Ils obtiendront réparation. Dans un arrêt rendu ce mardi, la cour d’appel de Bordeaux a reconnu le droit à l’indemnisation pour neuf vétérans. Ces militaires ont été irradiés lors des essais nucléaires français menés dans le Sahara algérien et en Polynésie entre 1960 et 1996. Le ministère de la Défense devra fournir « des propositions d’indemnisations des préjudices subis ».
Les « irradiés de la République »
Cette décision survient au terme d’un long combat associatif pour faire reconnaître le statut d’ « irradiés de la République » à ces victimes des essais nucléaires. Mais la bataille n’est pas gagnée. La procédure judiciaire incluait dix-sept dossiers. Huit n’ont donc pas obtenu gain de cause.
Pour eux, l’Association des Vétérans des Essais nucléaires (AVEN) de Gironde « réfléchit à poursuivre le combat en déposant des recours auprès du Conseil d’Etat, et s’il le faut jusqu’à la Cour européenne des droits de l’Homme (CEDH) », a-t-elle indiqué à l’AFP.
Liste des pathologies recensées parmi les membres de l’AVEN
Un comité d’indemnisation critiqué
150 000 personnes, civils comme militaires, ont pu subir les radiations des 210 essais nucléaires menés par l’Etat français. En 2010, le gouvernement a fait voter une loi d’indemnisation des victimes (loi Morin du 5 janvier 2010), qui prévoit la création du Comité d’indemnisation des victimes des essais nucléaires (Civen).
Ce comité est chargé d’évaluer la « probabilité de causalité » entre l’exposition aux tirs nucléaires et les pathologies développées par les vétérans à la suite de ces essais. Une tâche particulièrement difficile, alors qu’à l’époque, la plupart des militaires ne portaient pas de dosimètre et ne bénéficiaient d’aucune prise en charge spécifique. A ce jour, le Civen a reçu 911 demandes d’indemnisations. Seules seize ont abouti.
Sous le feu des critiques, le comité est accusé de freiner les procédures. Pour l’une des avocats des victimes, Cécile Labrunie, citée par le journal Le Monde « il est absurde de mettre en place un système d’indemnisation qui n’indemnise personne ».
« Torse nu, avec le champignon nucléaire en arrière-fond »
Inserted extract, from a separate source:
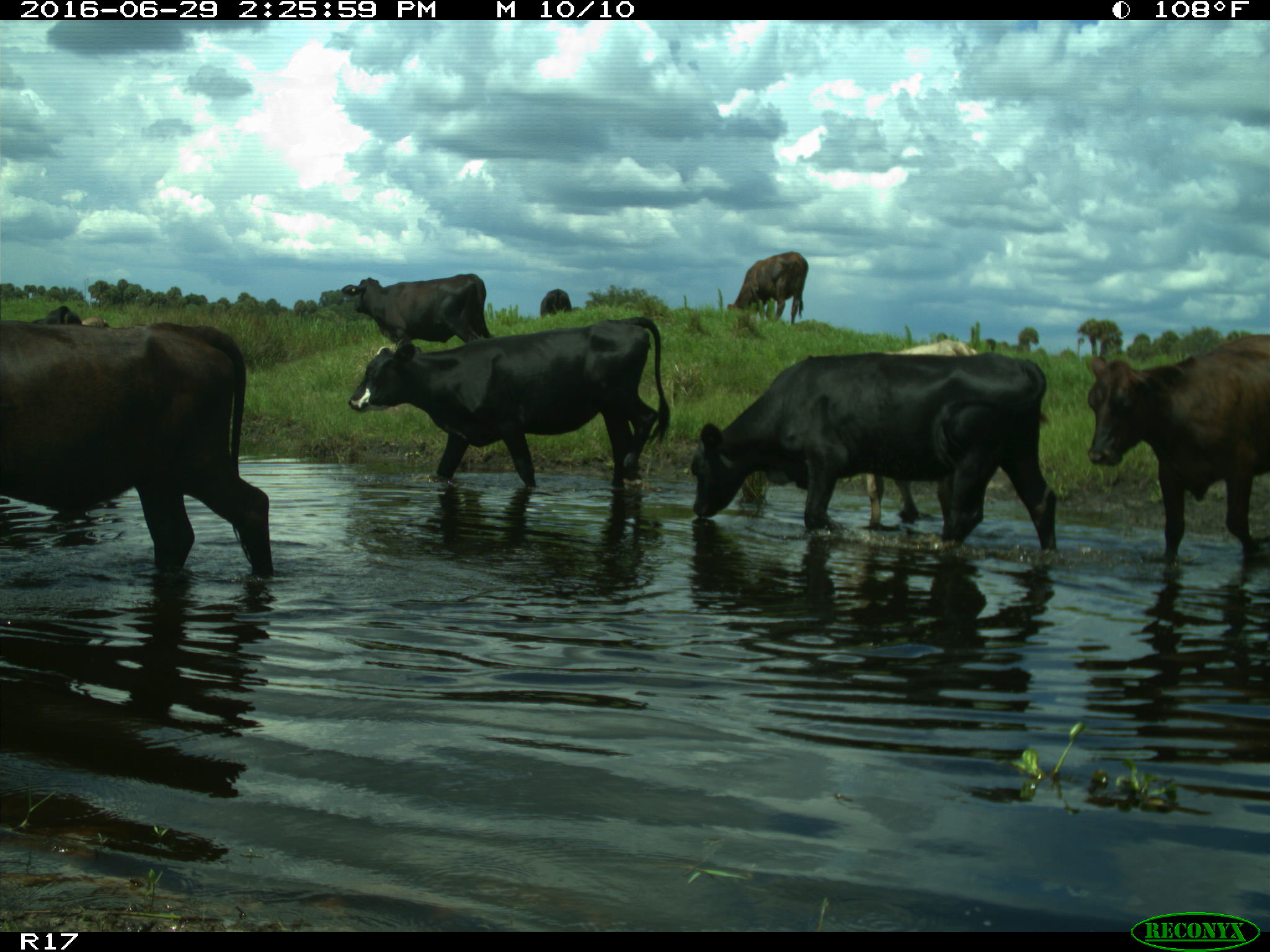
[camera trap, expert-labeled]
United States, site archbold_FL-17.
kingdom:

Au début des essais, les risques liés à l’exposition nucléaire restaient méconnus du grand public, comme en témoigne un vétéran de la marine nationale dans un reportage du journal de la chaîne Polynésie 1ère (voir ci-dessous). Il se prend en photo devant le champignon du tir nucléaire, insouciant.
Parmi les cas examinés à Bordeaux figurent des mécaniciens, des topographes, des radio-télégraphistes et des ambulanciers. Certains ont séjourné moins d’un an dans les régions d’essais ; d’autres y sont restés plusieurs années. Tous ont développé des pathologies graves, voire fatales.
Malgré cette victoire en demi-teinte, l’AVEN s’est réjouie des décisions rendues mardi. « C’est une véritable avancée pour nous, et cela veut dire que la justice est en marche, témoigne à l’AFP sa présidente Marie-Josée Floch. Ces décisions ont toutes les chances de faire jurisprudence, car plus de la moitié des demandes d’indemnisation rejetées initialement par le CIVEN ont eu gain de cause en appel ».